Debian is not slow to update. It intentionally uses a 2 year software freeze model to prevent new software features from introducing bugs or exploits. Software security updates are still pushed regularly. I think there is some sort of exception for Firefox. There is also an optional backports repository.

Linux Mint uses the same update model. Linux Mint has the same 2 year freeze release model as Debian. There's 2 versions of Linux Mint: Ubuntu LTS edition which is a 2 year release model and Debian Edition which is a 2-year release model. You can't say that Mint is better than Debian while criticizing Debian for a thing that Mint also does.

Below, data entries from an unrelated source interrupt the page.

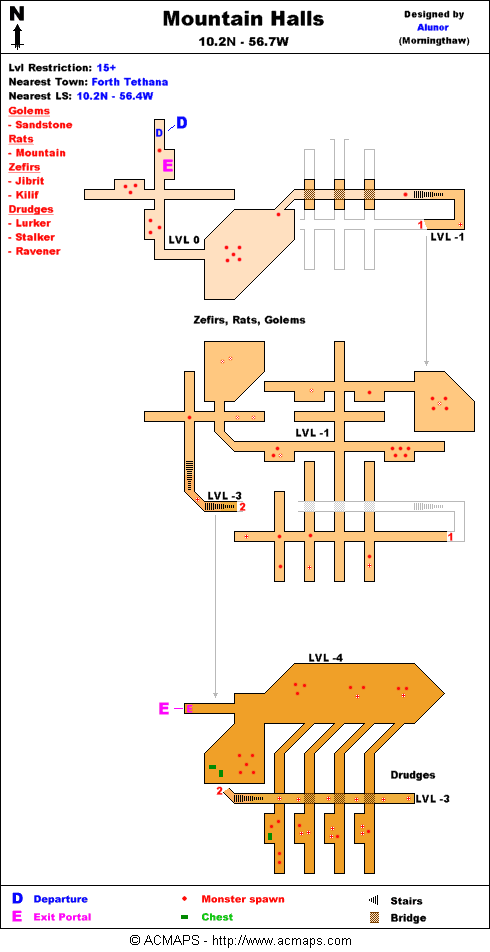 N

Mountain Halls
10.2N - 56.7W

Designed by
Alunor
(Morningthaw)

Lvl Restriction: 15+
Nearest Town: Forth Tethana
Nearest LS: 10.2N - 56.4W

Golems
- Sandstone
Rats
- Mountain
Zefirs
- Jibrit
- Kilif
Drudges
- Lurker
- Stalker
- Ravener

D
D
E
LVL 0
1
LVL -1

Zefirs, Rats, Golems

LVL -1
LVL -3
2
1

LVL -4
E
E
Drudges
2
LVL -3

D Departure
E Exit Portal
Monster spawn
Chest
Stairs
Bridge

© ACMAPS - http://www.acmaps.com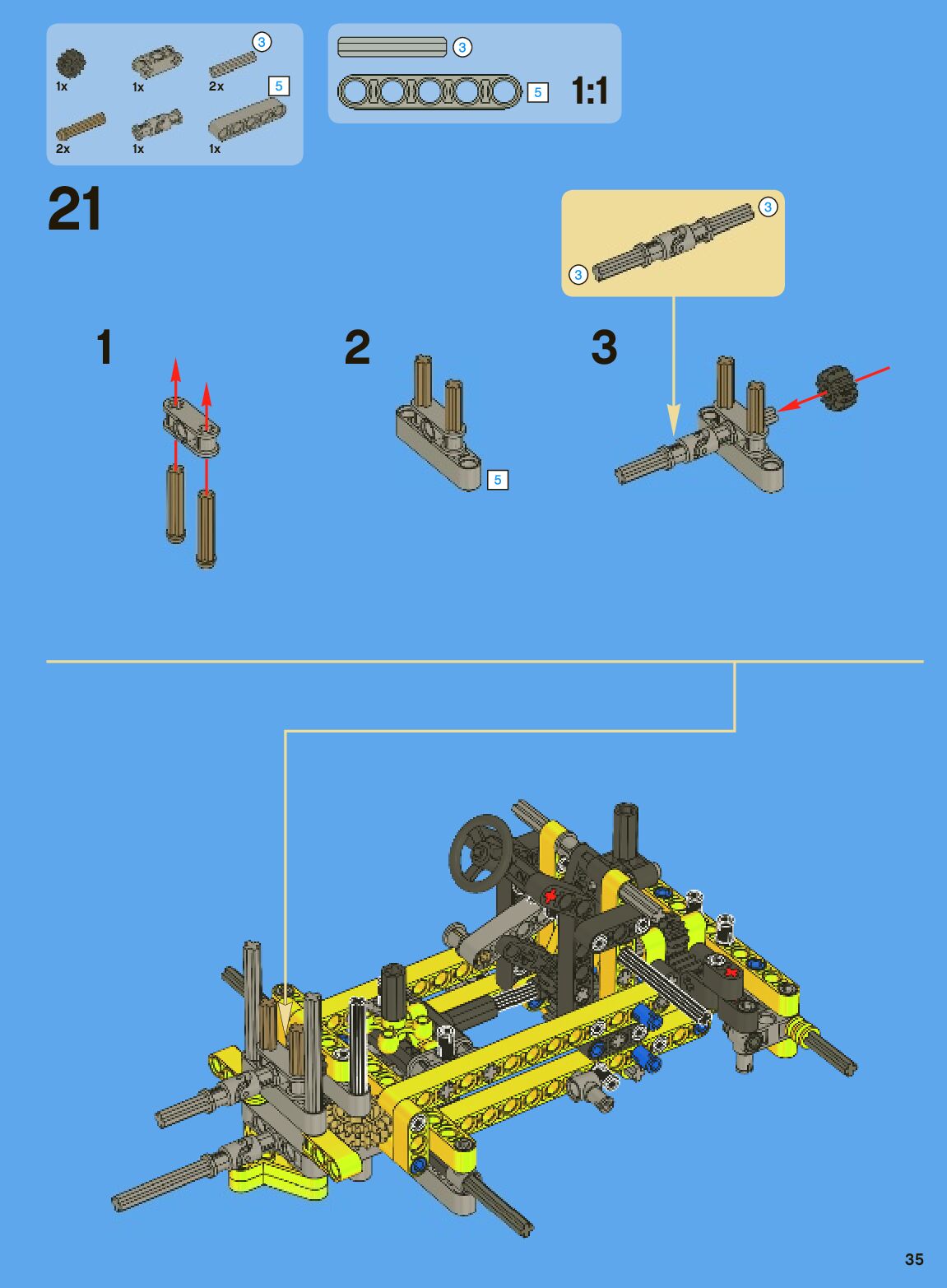 1x
1x
3
2x
5
2x
1x
1x

3
5
1:1

21

3
3

1
2
5
3

35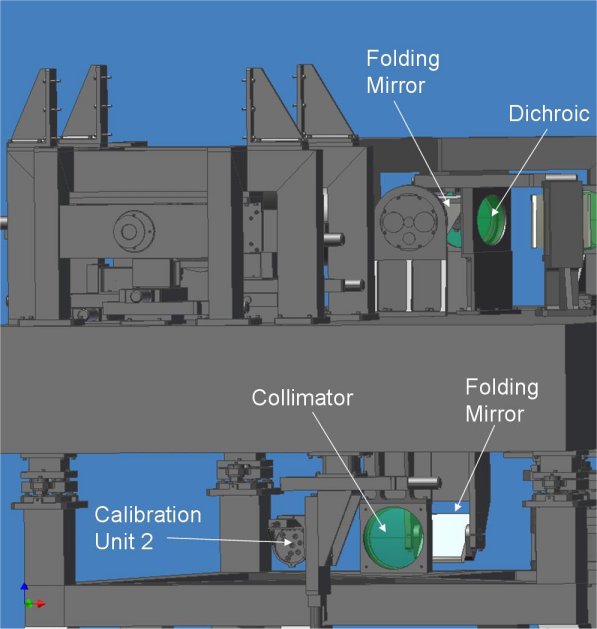 Folding Mirror

Dichroic

Collimator

Folding Mirror

Calibration Unit 2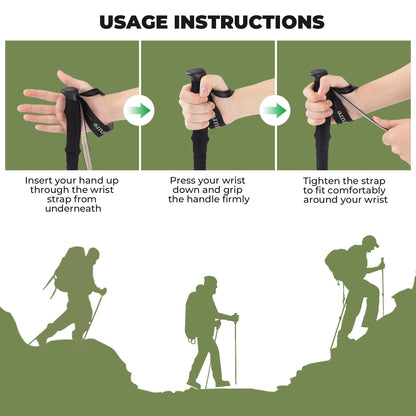 USAGE INSTRUCTIONS

Insert your hand up through the wrist strap from underneath

Press your wrist down and grip the handle firmly

Tighten the strap to fit comfortably around your wrist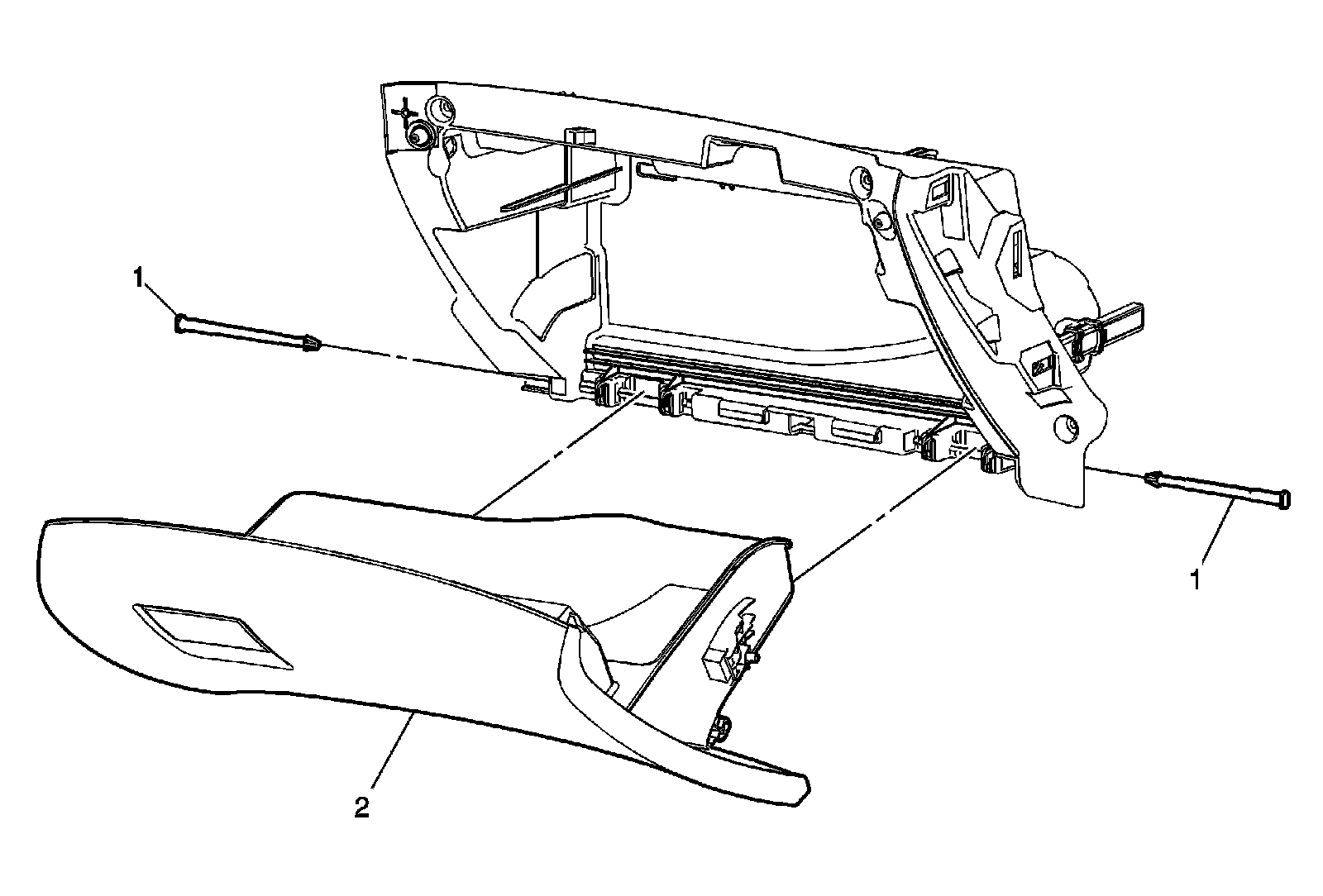 1
1
2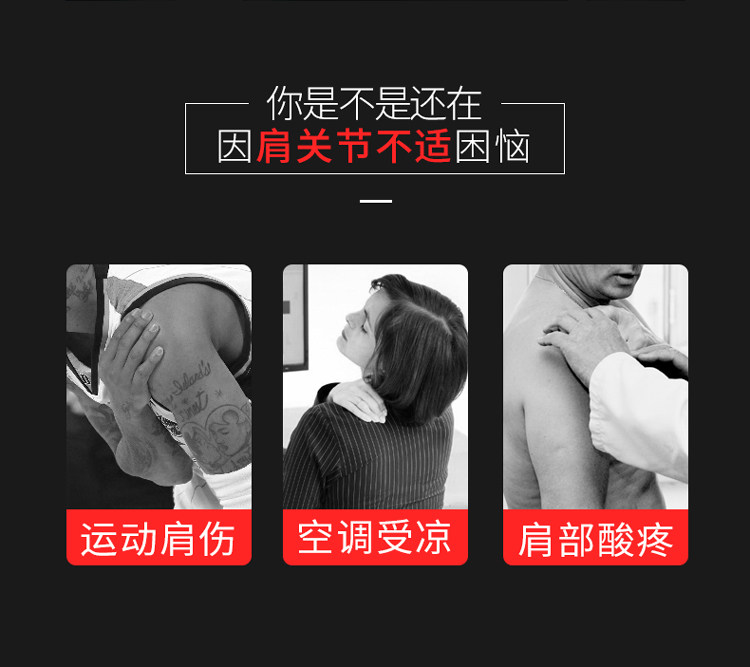 你是不是还在
因肩关节不适困恼

运动肩伤

空调受凉

肩部酸疼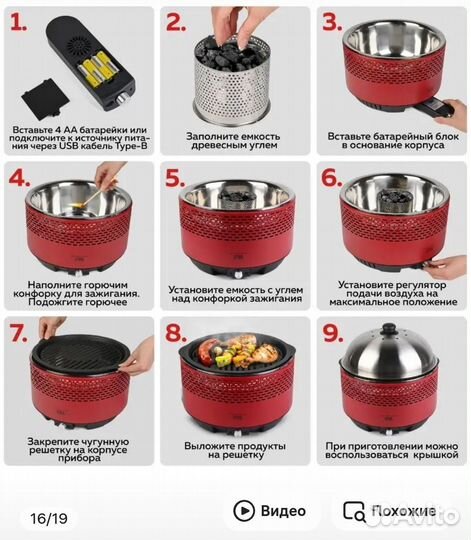 1.

Вставьте 4 АА батарейки или подключите к источнику питания через USB кабель Type-B

2.

Заполните емкость древесным углем

3.

Вставьте батарейный блок в основание корпуса

4.

Наполните горючим конфорку для зажигания. Подожгите горючее

5.

Установите емкость с углем над конфоркой зажигания

6.

Установите регулятор подачи воздуха на максимальное положение

7.

Закрепите чугунную решетку на корпусе прибора

8.

Выложите продукты на решетку

9.

При приготовлении можно воспользоваться крышкой

16/19

Видео

Похожие

Avito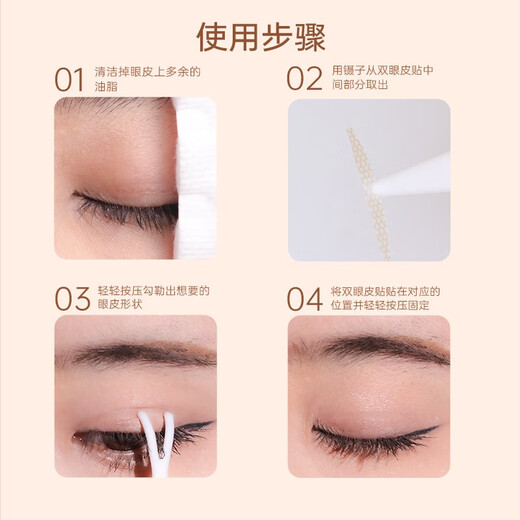 使用步骤

01 清洁掉眼皮上多余的油脂

02 用镊子从双眼皮贴中间部分取出

03 轻轻按压勾勒出想要的眼皮形状

04 将双眼皮贴贴在对应的位置并轻轻按压固定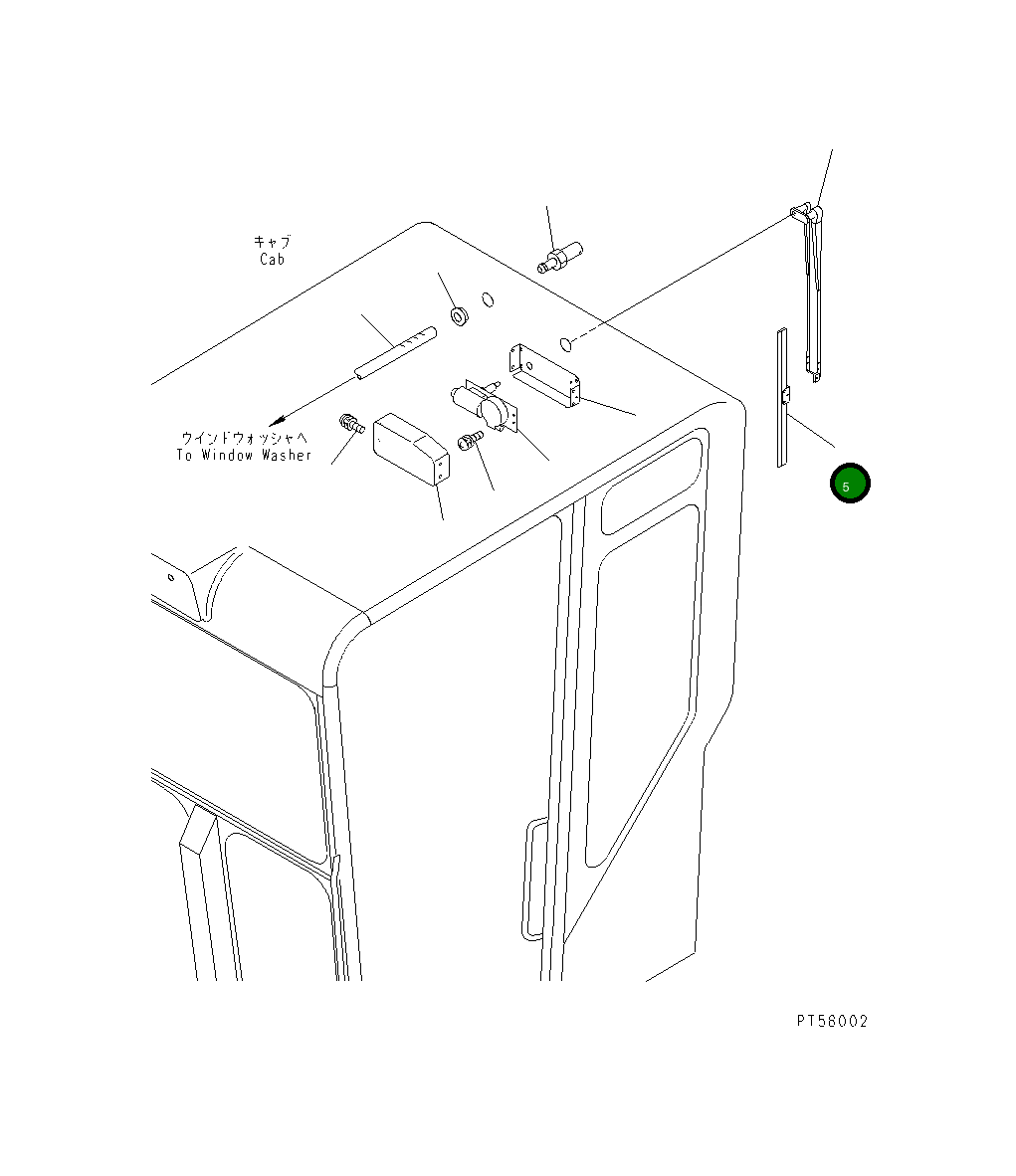 キャブ
Cab

ウインドウォッシャへ
To Window Washer

5

PT58002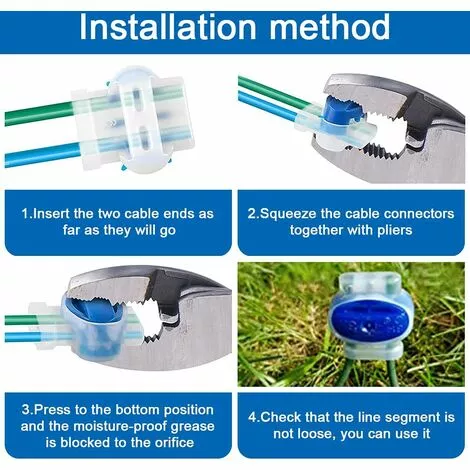 Installation method

1.Insert the two cable ends as far as they will go

2.Squeeze the cable connectors together with pliers

3.Press to the bottom position and the moisture-proof grease is blocked to the orifice

4.Check that the line segment is not loose, you can use it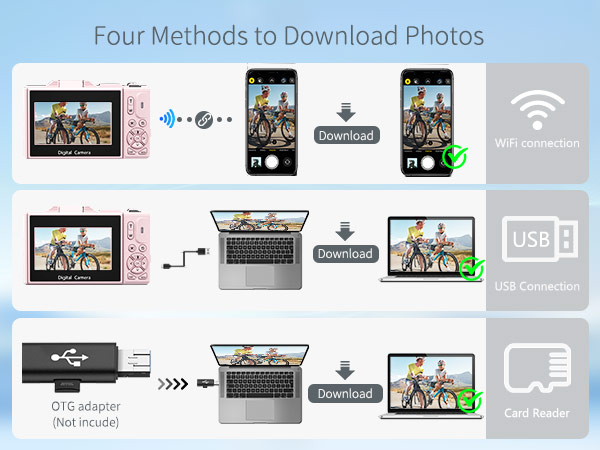 Four Methods to Download Photos

Digital Camera

Download

WiFi connection

Digital Camera

Download

USB

USB Connection

OTG adapter
(Not incude)

Download

Card Reader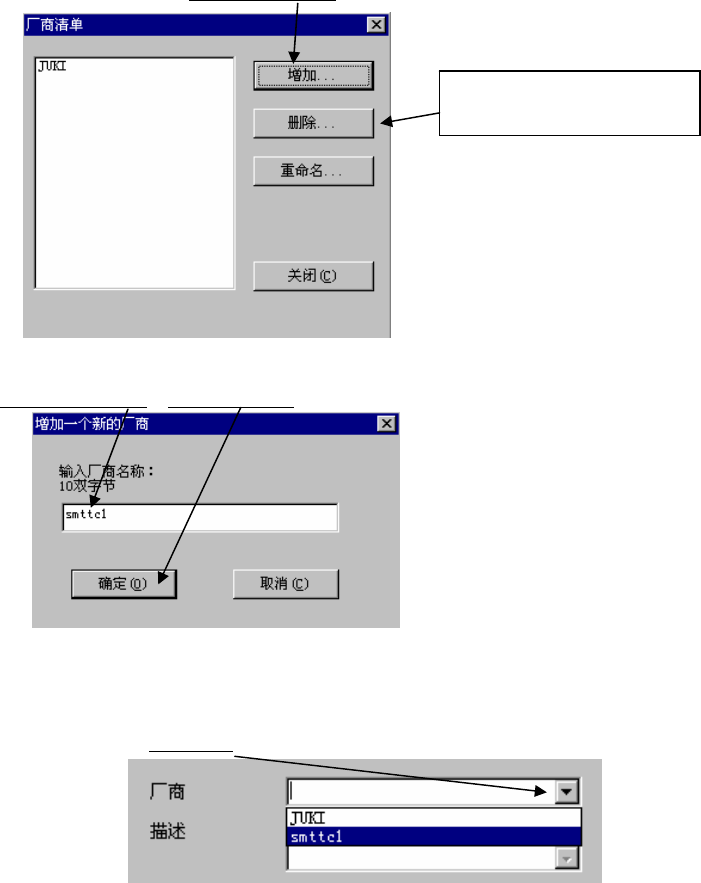 厂商清单

JUKI

增加...

删除...

重命名...

关闭(C)

增加一个新的厂商

输入厂商名称：
10双字节

smttc1

确定(O)

取消(C)

厂商

描述

JUKI
smttc1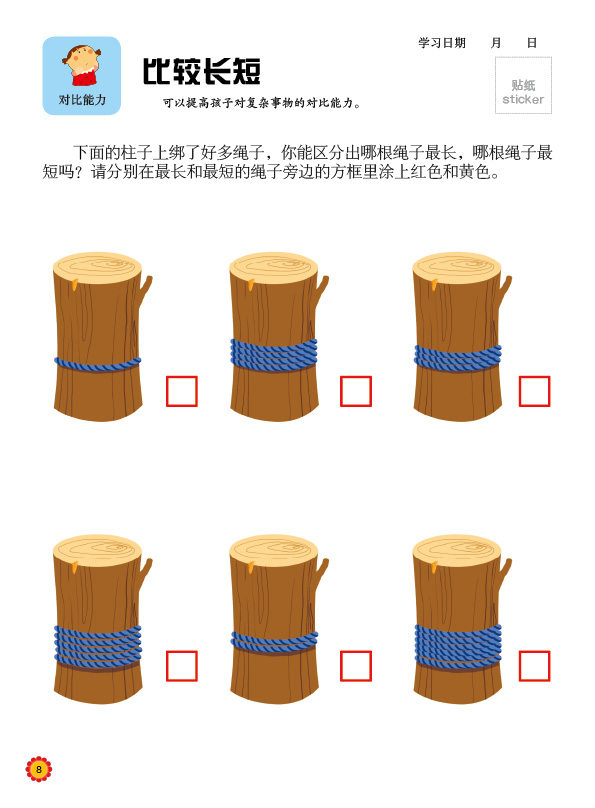 对比能力

比较长短

可以提高孩子对复杂事物的对比能力。

学习日期 月 日

贴纸
sticker

下面的柱子上绑了好多绳子，你能区分出哪根绳子最长，哪根绳子最短吗？请分别在最长和最短的绳子旁边的方框里涂上红色和黄色。

8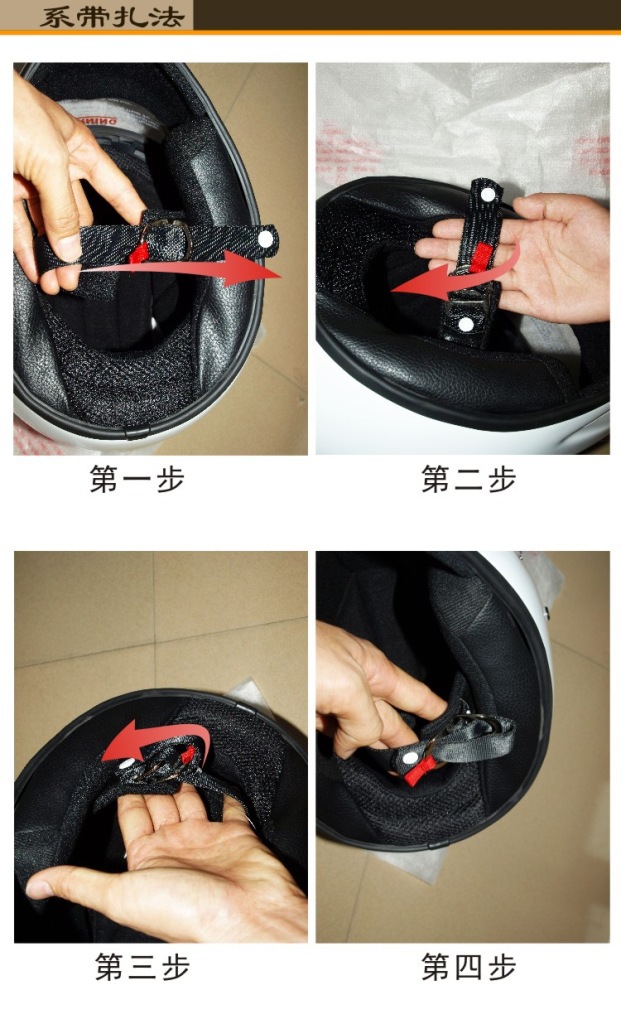 系带扎法

第一步

第二步

第三步

第四步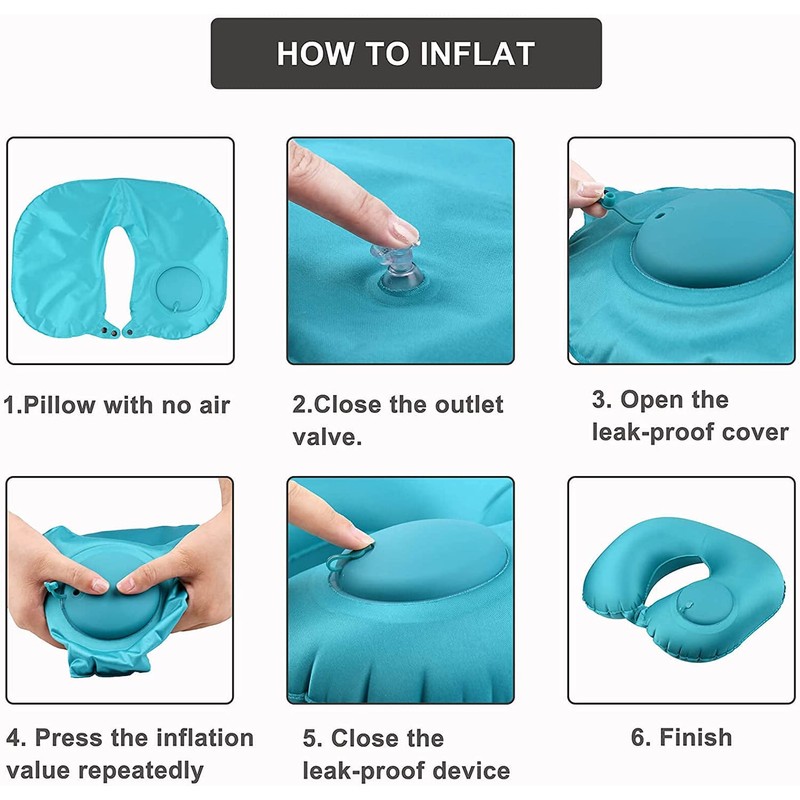 HOW TO INFLAT

1.Pillow with no air

2.Close the outlet valve.

3. Open the leak-proof cover

4. Press the inflation value repeatedly

5. Close the leak-proof device

6. Finish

Linux Mint doesn't even manage a full software repository, it only has a partial repository which contains the Linux Mint (Cinnamon DE). If you install the Ubuntu LTS version of Linux mint, it sets your software repositories to Ubuntu LTS repositories and adds an additional Mint repository which only has the latest Cinnamon DE. If you install the Linux Mint Debian version, it does the same thing but with the Debian repositories.

Also Debian just release Debian 13, so all of the software in the repository is pretty fresh right now. Debian 13 was released in August 2025 and the software freeze is based on April 2025

If you want to have a rolling release distro, then you would have to use something that is ArchLinux based. Rolling release distros are prone to more bugs and exploits. For example, the xz-utils ssh backdoor mainly affected ArchLinux, which the exploit never made it past the testing versions of Debian and Fedora.